Emo: The hated subgenre and subculture | Sunday Observer

Emo: The hated subgenre and subculture

18 April, 2021

Emo, initially a shorter way to refer to Emotive Hardcore, is a genre of music that had a strong surge of popularity in the early 2000s thanks to incredibly successful bands like My Chemical Romance, Paramore, Fall Out Boy and Jimmy Eats World. But thanks to the relatively young internet, it evolved into a subculture with its own distinctive style, fashion and attitude. While the Emo music genre was relatively popular for its time, it was this aesthetic expression that became one of the first popular internet movements.

Emo music, as it was first developed in 80’s America, had a drastically different sound compared to what it is more commonly known by. Not even labelled as Emo back then, the basis for the genre was raw and emotional, but was far more political. Inherently anarchical and counter-cultural, the genre resonated with the rebellious youth of the time.


However, as it grew in popularity, the genre leaned more into the emotional and confessional type songs, abandoning the political angle and the aggressiveness. Now formally dubbed as Emo, from the full title of ‘Emotive Hardcore’, its new sound was vastly more attractive to the youth of the 90’s. Bands like Jimmy Eats World were instrumental in bringing Emo onto the mainstream, popularising this new edgier yet more accessible sound.

This darker genre drew closer association with the Goth movement giving rise to acts like My Chemical Romance and Thirty Seconds to Mars. However, once the 2000s rolled around, Emo would evolve once more.

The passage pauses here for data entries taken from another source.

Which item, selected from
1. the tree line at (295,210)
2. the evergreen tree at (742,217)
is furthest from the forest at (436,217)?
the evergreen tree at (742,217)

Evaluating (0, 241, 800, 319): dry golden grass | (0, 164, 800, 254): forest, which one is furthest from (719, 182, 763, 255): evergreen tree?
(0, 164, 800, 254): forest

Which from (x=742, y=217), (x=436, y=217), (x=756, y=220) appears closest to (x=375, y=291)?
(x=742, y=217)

With bands like MCR, Thirty Seconds to Mars and Jimmy Eats World proving to be platinum level artists with massive fanbases, mainstream record labels took notice. More and more emo bands would be signed on the bandwagon and this proliferation and popularity eventually gave rise to Emo-Pop. Combining the attitude of Emo with elements of punk and pop rock, the most commercial version of Emo was developed in the mid-2000s, most popularly by bands like Fall Out Boy, Panic! At the Disco and Paramore. Now, in a period of time that the internet was in common use by the public, Emo-Pop spread like wildfire across the web.

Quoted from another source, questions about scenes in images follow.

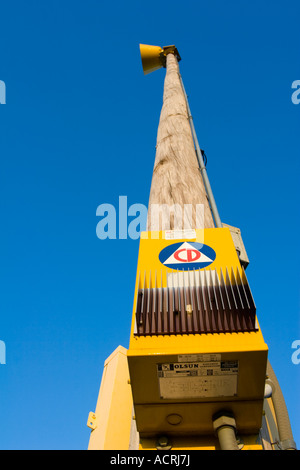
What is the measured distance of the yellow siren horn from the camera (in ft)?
18.2

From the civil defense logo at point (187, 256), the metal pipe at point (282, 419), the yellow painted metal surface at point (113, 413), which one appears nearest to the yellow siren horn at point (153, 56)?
the civil defense logo at point (187, 256)

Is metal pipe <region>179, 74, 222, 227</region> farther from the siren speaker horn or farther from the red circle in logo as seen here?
the siren speaker horn

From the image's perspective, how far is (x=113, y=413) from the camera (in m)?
1.81

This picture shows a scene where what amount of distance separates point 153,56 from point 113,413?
5.71 meters

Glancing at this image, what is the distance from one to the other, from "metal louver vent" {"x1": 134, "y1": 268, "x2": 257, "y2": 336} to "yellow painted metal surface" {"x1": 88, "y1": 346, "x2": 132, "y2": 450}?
0.66 metres

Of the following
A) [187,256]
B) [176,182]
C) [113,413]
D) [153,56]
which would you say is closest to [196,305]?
[187,256]

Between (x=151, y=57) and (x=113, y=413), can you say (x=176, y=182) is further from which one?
(x=151, y=57)

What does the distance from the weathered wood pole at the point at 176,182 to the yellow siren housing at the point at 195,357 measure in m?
0.71

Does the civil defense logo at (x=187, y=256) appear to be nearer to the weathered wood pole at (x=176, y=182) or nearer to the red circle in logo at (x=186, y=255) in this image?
the red circle in logo at (x=186, y=255)

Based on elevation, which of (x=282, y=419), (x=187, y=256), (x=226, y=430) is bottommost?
(x=226, y=430)

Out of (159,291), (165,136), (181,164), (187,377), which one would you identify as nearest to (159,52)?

Popular with teens and preteens, Emo-pop is what comes to mind when people usually think of Emo. Fans of the genre resonated with the depressed, introspective and emotional lyrics as well the Gothic aesthetic.

Emo Teen

Dubbed by the public as Emos, generally used derogatorily, these young fans expressed themselves in a very distinct and recognisable way, especially on the internet; giving rise to arguably the first internet subcultural movement. The stereotypical Emo Teen would dress in mostly black, usually also clad in black makeup and hair dye.

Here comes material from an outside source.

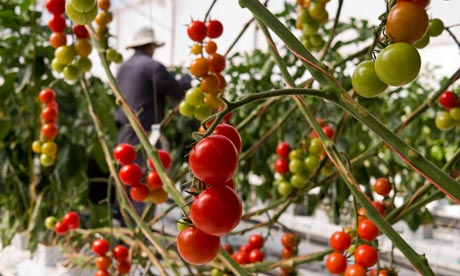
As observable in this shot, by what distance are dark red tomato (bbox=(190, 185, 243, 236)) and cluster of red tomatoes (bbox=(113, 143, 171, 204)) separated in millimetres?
307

They would be characterised by their moody and introverted behaviour, sometimes superficially intellectual and self-conscious. This perceived whininess and antisocial behaviour drew ire from many, often in the form of physical violence and public humiliation. Depression, self-harm and suicide was closely associated with Emo, and in a time before mental health was taken seriously, this was also openly mocked.

A side effect of this being that anyone who suffered from mental health or expressed themselves with any sense of sensitivity or angst would be dismissed and mocked as Emo, regardless of the legitimacy of their issues or their association with the subculture.

Nowadays, Emo is more or less dead, at least as a subculture. Some musical acts continue making music in the Emo genre but most wish to distance themselves from it, including acts like Panic! and MCR which were vital parts of Emo.

The backlash towards Emo lasted for far longer than Emo ever did. Even now, the Emo Teen is a common stereotype to be openly mocked by the mainstream media. An acceptable target.

There has been no significant redemption for the

Emo as a subculture, and it continues to be vilified to this day by an active and vitriolic hatedom.